Conventionally, various image processing methods have been proposed for removing defocus in an image captured by an optical system (see, for example, Patent Documents 1-3).
With such a conventional technology, filtering is executed for recovering an image based on a PSF (Point Spread Function) of an optical system. However, the PSF of an optical system often changes depending on an angle (direction) of entering light. Therefore, resolution of an imaging device such as a digital camera is usually degraded at a peripheral part of an image compared to the optical axis center part due to the optical system aberration and field angle dependency of an opening size. Picture quality degradation due to field angle dependency is especially notable with an optical system using an inexpensive lens.
To cope with such a change of PSF caused by an entering light angle, there is a technology for compensating an image that applies filtering to the image using filter data that is variable with a position of an object to be processed in the image (see, for example, Patent Document 4).
Picture quality degradation of a peripheral part in an image can be calculated with the transfer function of an optical system, which describes a degree of degradation changing with the distance from the optical axis center (least degraded part), which is set as the center of a captured image.

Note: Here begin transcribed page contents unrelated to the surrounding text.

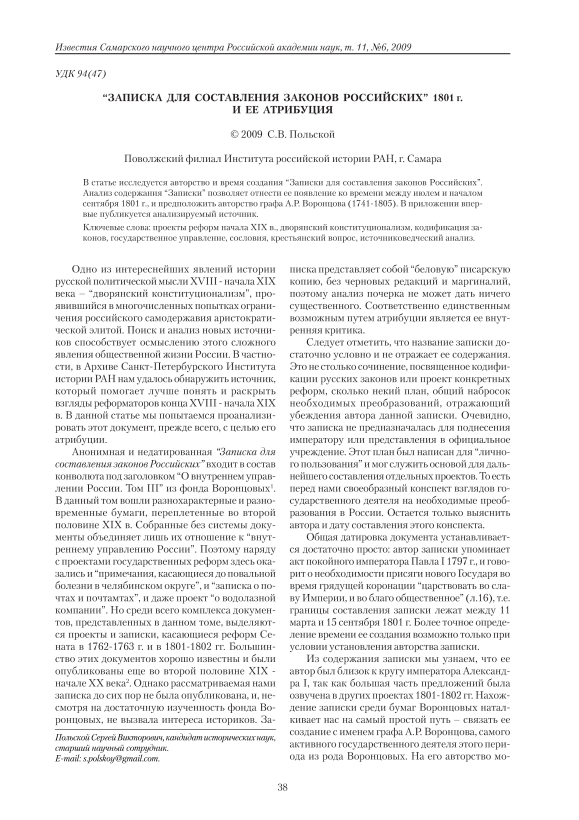 Известия Самарского научного центра Российской академии наук, т. 11, №6, 2009

УДК 94(47)

"ЗАПИСКА ДЛЯ СОСТАВЛЕНИЯ ЗАКОНОВ РОССИЙСКИХ" 1801 г. И ЕЕ АТРИБУЦИЯ

© 2009 С.В. Польской

Поволжский филиал Института российской истории РАН, г. Самара

В статье исследуется авторство и время создания "Записки для составления законов Российских". Анализ содержания "Записки" позволяет отнести ее появление ко времени между июлем и началом сентября 1801 г., и предположить авторство графа А.Р. Воронцова (1741-1805). В приложении впервые публикуется анализируемый источник.

Ключевые слова: проекты реформ начала XIX в., дворянский конституционализм, кодификация законов, государственное управление, сословия, крестьянский вопрос, источниковедческий анализ.

Одно из интереснейших явлений истории русской политической мысли XVIII - начала XIX века – "дворянский конституционализм", проявившийся в многочисленных попытках ограничения российского самодержавия аристократической элитой. Поиск и анализ новых источников способствует осмыслению этого сложного явления общественной жизни России. В частности, в Архиве Санкт-Петербургского Института истории РАН нам удалось обнаружить источник, который помогает лучше понять и раскрыть взгляды реформаторов конца XVIII - начала XIX в. В данной статье мы попытаемся проанализировать этот документ, прежде всего, с целью его атрибуции.

Анонимная и недатированная "Записка для составления законов Российских" входит в состав конволюта под заголовком "О внутреннем управлении России. Том III" из фонда Воронцовых$^1$. В данный том вошли разнохарактерные и разновременные бумаги, переплетенные во второй половине XIX в. Собранные без системы документы объединяет лишь их отношение к "внутреннему управлению России". Поэтому наряду с проектами государственных реформ здесь оказались и "примечания, касающиеся до повальной болезни в челябинском округе", и "записка о почтах и почтамтах", и даже проект "о водолазной компании". Но среди всего комплекса документов, представленных в данном томе, выделяются проекты и записки, касающиеся реформ Сената в 1762-1763 г. и в 1801-1802 гг. Большинство этих документов хорошо известны и были опубликованы еще во второй половине XIX - начале XX века$^2$. Однако рассматриваемая нами записка до сих пор не была опубликована, и, несмотря на достаточную изученность фонда Воронцовых, не вызвала интереса историков. Записка представляет собой "беловую" писарскую копию, без черновых редакций и маргиналий, поэтому анализ почерка не может дать ничего существенного. Соответственно единственным возможным путем атрибуции является ее внутренняя критика.

Следует отметить, что название записки достаточно условно и не отражает ее содержания. Это не столько сочинение, посвященное кодификации русских законов или проект конкретных реформ, сколько некий план, общий набросок необходимых преобразований, отражающий убеждения автора данной записки. Очевидно, что записка не предназначалась для поднесения императору или представления в официальное учреждение. Этот план был написан для "личного пользования" и мог служить основой для дальнейшего составления отдельных проектов. То есть перед нами своеобразный конспект взглядов государственного деятеля на необходимые преобразования в России. Остается только выяснить автора и дату составления этого конспекта.

Общая датировка документа устанавливается достаточно просто: автор записки упоминает акт покойного императора Павла I 1797 г., и говорит о необходимости присяги нового Государя во время грядущей коронации "царствовать во славу Империи, и во благо общественное" (л.16), т.е. границы составления записки лежат между 11 марта и 15 сентября 1801 г. Более точное определение времени ее создания возможно только при условии установления авторства записки.

Из содержания записки мы узнаем, что ее автор был близок к кругу императора Александра I, так как большая часть предложений была озвучена в других проектах 1801-1802 гг. Нахождение записки среди бумаг Воронцовых наталкивает нас на самый простой путь – связать ее создание с именем графа А.Р. Воронцова, самого активного государственного деятеля этого периода из рода Воронцовых. На его авторство мо-

Польской Сергей Викторович, кандидат исторических наук, старший научный сотрудник.
E-mail: s.polskoy@gmail.com.

38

FIG. 1 is a schematic view illustrating an example of an optical system. FIG. 2 is a schematic view illustrating an example of degradation of the PSF. As illustrated in FIGS. 1-2, PSF degradation becomes greater as the distance from the optical axis center increases. Here, a degree of degradation at a peripheral part can be calculated based on lens data including a lens surface form, thickness, material, and the like in an the optical system described in a predetermined format (see, for example, Patent Document 4).
When using an image compensation technology that applies filtering to an image using filter data that is variable with a position of an object to be processed in the image, it is preferable to use filtering coefficients that are appropriate for a specific position.
Image compensation to recover from image degradation at a peripheral part of an image is practically implemented with applying filtering with a size of, for example, 5×5. Also, recovering from peripheral degradation requires filtering coefficients to be changed depending on a position.
In this case, an image is partitioned into areas to which applicable filtering coefficients (compensation coefficients) are calculated. Moreover, using filtering coefficients of a sample point (arbitrary pixel) in each area, filtering coefficients of pixels other than the sample point can be calculated with interpolation.
Incidentally, there is a technology for image compensation using interpolation, which is applied to luminance values, instead of filtering coefficients (see, for example, Patent Document 5-6).
For example, compensation values for pixels at sample points are provided beforehand, a compensation amount of a pixel in an area enclosed by the sample points is calculated from the sample points with, for example, bilinear interpolation for all pixels in the area.
FIG. 3 is a schematic view illustrating interpolation of pixel values. Solid-line frames illustrated in FIG. 3 define areas, a white circle represents a pixel value at a sample point in each area, and dashed-line frames define areas where interpolation is applied. FIG. 4 is another schematic view further illustrating interpolation of pixel values. As illustrated in FIG. 4, using pixel values at the sample points for bilinear interpolation, pixel values at interpolation points are obtained.